“Whoa, young fellow,” said Rufus Robinson, whose midsection had just been pummeled by the appropriately-sized head of a lad no more than ten-years-old.
The youngster, out of breath, red-faced, wide-eyed, and clearly wound up about something, backed up a step and ran a hand across his short, wiry, blond hair. “I’m sure sorry, mister,” he said. But I just won three whole dollars from that old game in the drug store.” He pointed at the entrance to Jones’ Rx and Lunch Emporium. “I gotta go give my mama the money so she can buy medicine for my brother. He needs it real bad.”
Without another word the boy sprinted away, clutching a small paper sack, leaving Robinson, the head teller at the downtown branch of the Fidelity Savings Bank, watching him run at full gallup until he was nothing more than a dot on the horizon.
The next day, at precisely ten o’clock, his usual mid-morning break time, Rufus Robinson set out on his customary ten-minute walk. Along the way he passed Frank’s Florist, Guy’s Grocery, Paul’s Pawn, and Connie’s Candles.
The sun was warm on his face, and the absolutely delicious scents of jasmine and honeysuckle hung heavy in the humid morning air. He turned the corner and saw, predictably, the widow Wanda Williams pinning her plus-size unmentionables to the clothes line in the back yard of the duplex she owned and shared with her tenant, Willie Wilkins.
The widow Williams saw Robinson and wiggled a knot of stubby fingers at him. Robinson shouted a “Morning, Ms. Williams” in her direction and, without missing a step, he crossed the street and headed due west. He began to whistle an old Cole Porter tune, “Cherry Pies Ought To Be You,” a song that had been stuck in his head since hearing it on his AM radio well over a week ago.
With five minutes left on his break, Rufus Robinson was about to pass by the last business on his route, Jones’ Rx and Lunch Emporium, when suddenly he heard a clatter and bang of commotion and then the two front doors flew open. And, just as it happened a day earlier, the boy, whose head felt as hard as a lump of granite when it slammed into the banker’s soft belly, burst from the drug store and out into the street. He clutched a small paper bag clutched tightly in his hand and excitement beaming on his dirt-smudged face. Robinson once again watched the boy run until he was nothing more than a memory.
The bank teller decided to see for himself, without delay, the so-called “lucky” machine that had twice bestowed much-needed riches on the young man and his family. He pulled open one of the two front doors and was met by cool, conditioned air. Looking around the place, first to the foot powders and then to the lunch counter, he didn’t see the gambling machine, so he asked an elderly clerk where it could be found.
The counter attendant, an elderly man with a tussled mane of thick white hair and a long and heavily-waxed handlebar mustache, raised his eyebrows, a gesture that formed deep wrinkles into his forehead, much like grooves carved into wet beach sand. “You must be thinking about Lady Luck,” he said.
“They gave her the name because she was built and painted up to look like a dance hall queen. But that dang thing, a slot machine, was anything but lucky, and it hasn’t been here for … I’d say forty years, or more.”
The man used a somewhat soiled towel to wipe the surface of the bar top, concentrating his effort on a particularly stubborn dried glob of chocolate syrup.
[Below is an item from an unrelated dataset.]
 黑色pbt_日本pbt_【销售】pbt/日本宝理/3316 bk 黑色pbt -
He set the cloth aside and continued to talk while using a fingernail to pick and scrape at the spilled, pesky fountain flavoring. “My father,” he said, “ran the business back then and decided have Lady Luck taken out the day a little boy won three dollars and was so excited he ran right out the front door and into the street where the east-west trolley hit and killed him graveyard dead. They say nickels were scattered everywhere and bystanders were more concerned with grabbing them than helping the kid. Anyway, come to find out, the boy had a sick baby brother at home and he was in a hurry to get there so he could give his mother the money to buy medicine. Hell, my old man would’ve given them what they needed, for free. A real shame is what it was.”
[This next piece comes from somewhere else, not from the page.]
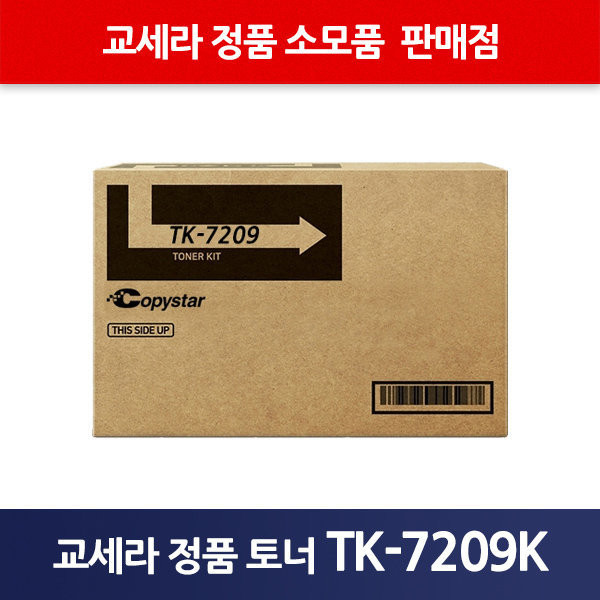 교세라정품TK-7209K/TK-7209K/TK7209K/정품TK7209 상품이미지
The druggist picked up a duster and swiped the feathers across the tops of a grouping of upside-down soda glasses. “By the way, mister, what made you ask about that old slot machine?”
Rufus Robinson, not hearing the question, turned and walked to the front door where he paused for a second, watching the commotion in the street. A small crowd of looky-loos circled the body of a young boy while several ruffians pushed and shoved one another, fighting over what Robinson knew to be three dollars … all nickels.
“Lady Luck, my ass,” thought Rufus Robinson.